# Jan 4th F1 Iroc race in Dyer Indiana



## brownie374 (Nov 21, 2007)

2 hour tomy super g-plus f1 team enduro Jan 4th 2009 
$10 dollar entry fee which includes
1.1min. heat qualifier race-top qualifier wins $20 cash
2.entry fee for 2 hour team enduro(no payout)
 3.Lunch
4.Chance to win one of 10 super g-plus f1 enduro cars ,if 10 or more racers(winners will be picked by random drawing)
Teams will be picked by qualifing order-fastest with slowest,2nd fastest with second slowest ect.
Raceway opens at 9 am racing starts at 11
Tomy 4 lane roadcourse with trackmate timing
Cars provided by raceway(stock super g-plus f1 cars with slip on silicones)
You supply your controller(limited amount of loaner controllers)
10 min heats with each team member racing 5 min.
Come out and race with us,this is a deal ,a chance to win $20,chance to win an super g- plus f1, lunch , LOTS of track time,and friendly racing,all for $10
Contact me by pm or post by Friday Jan 2nd if your coming so JoAnn can order lunch
Park Lane Hobbies 1080 Joliet Road(us 30) Sand Ridge Plaza Dyer In 46311
219-322-1123:woohoo:


----------



## honda27 (Apr 17, 2008)

*Iroc*

I Will Be There


----------



## brownie374 (Nov 21, 2007)

bump bump


----------



## honda27 (Apr 17, 2008)

*race*

i will still be there


----------



## honda27 (Apr 17, 2008)

*iroc*

i will still be there and rest of u better be there 2


----------



## brownie374 (Nov 21, 2007)

How about 41 willys or phisin cmon out,dont be scared !


----------



## honda27 (Apr 17, 2008)

*race*

i will still be there bump bump


----------



## brownie374 (Nov 21, 2007)

We are up to 15 confirmed racers!:woohoo::woohoo:


----------



## brownie374 (Nov 21, 2007)

3 more days!


----------



## honda27 (Apr 17, 2008)

*iroc*

T- Minus 17 Hrs And 30 Min Til Green Flag R U Ready To Speed


----------



## gotmark73 (Sep 10, 2007)

We had 16 racers (8 teams) and had a great time. 10 min. per lane times 4 lanes and the top guys were right at 500 laps.

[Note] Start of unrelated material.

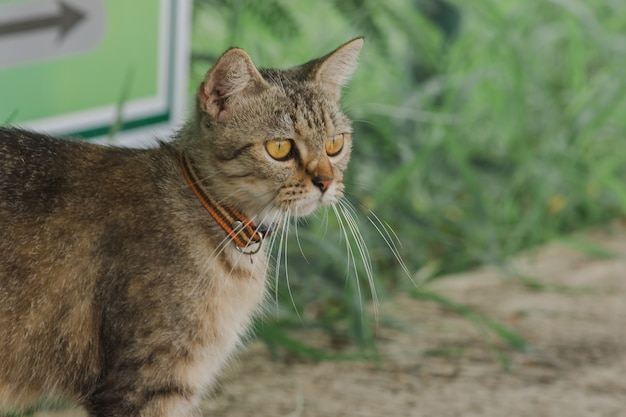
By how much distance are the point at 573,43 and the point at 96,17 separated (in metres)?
2.50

We had one car go up in smoke, and quite a few broken chassis but it was fun. Darrell prepped a bunch of cars that were equal and very predictible to drive.


----------



## Sundance (May 5, 2003)

Good job guys. Keep it up. If I get this new job I am after I may be able to start racing again. 
PS Good job on the cars Darrel
Tim :woohoo::woohoo::woohoo:


----------



## brownie374 (Nov 21, 2007)

Let me know lookin forward to seeing you!


----------



## JVerb (Oct 6, 2006)

Wow, I had fun. It was good to see some new faces and I hope you guys come back. It was a good time but there were a few problems. The core group of racers pulled together and were able to improvise, adapt and overcome all the small problems that occurred. Hey at one point I had my thumb glued to a chassis that I was trying to fix. I quietly peeled my thumb off of it and the car ran respectably for the rest of the race. All 10 of the cars were given away after the race so if any of you guys find a hunk of hide glued to one side of the chassis you know how it got there. When the race first started we had computer problems and had a few restarts. During the first segment the white lane was not picking up laps then it started counting phantom laps. Mark went into his trouble shooting mode and found the problem and fixed it. The timing bridge had been knocked back. The white lane (I think it was Steve, and his partner) had a substantial lead after the first segment. The other teams were not able to overcome this handicap. The thing that was cool was the next three teams were separated by 6 laps. The bench racing, story telling and plain outright lying were going full bore with Wally right in the middle of every huddle, hearing and jam session. Thank you JoAnn and Joe of Parkland Hobbies for a good day of racing and a even a better day because I got to be with my racing friends. Peace, Verbinator.


----------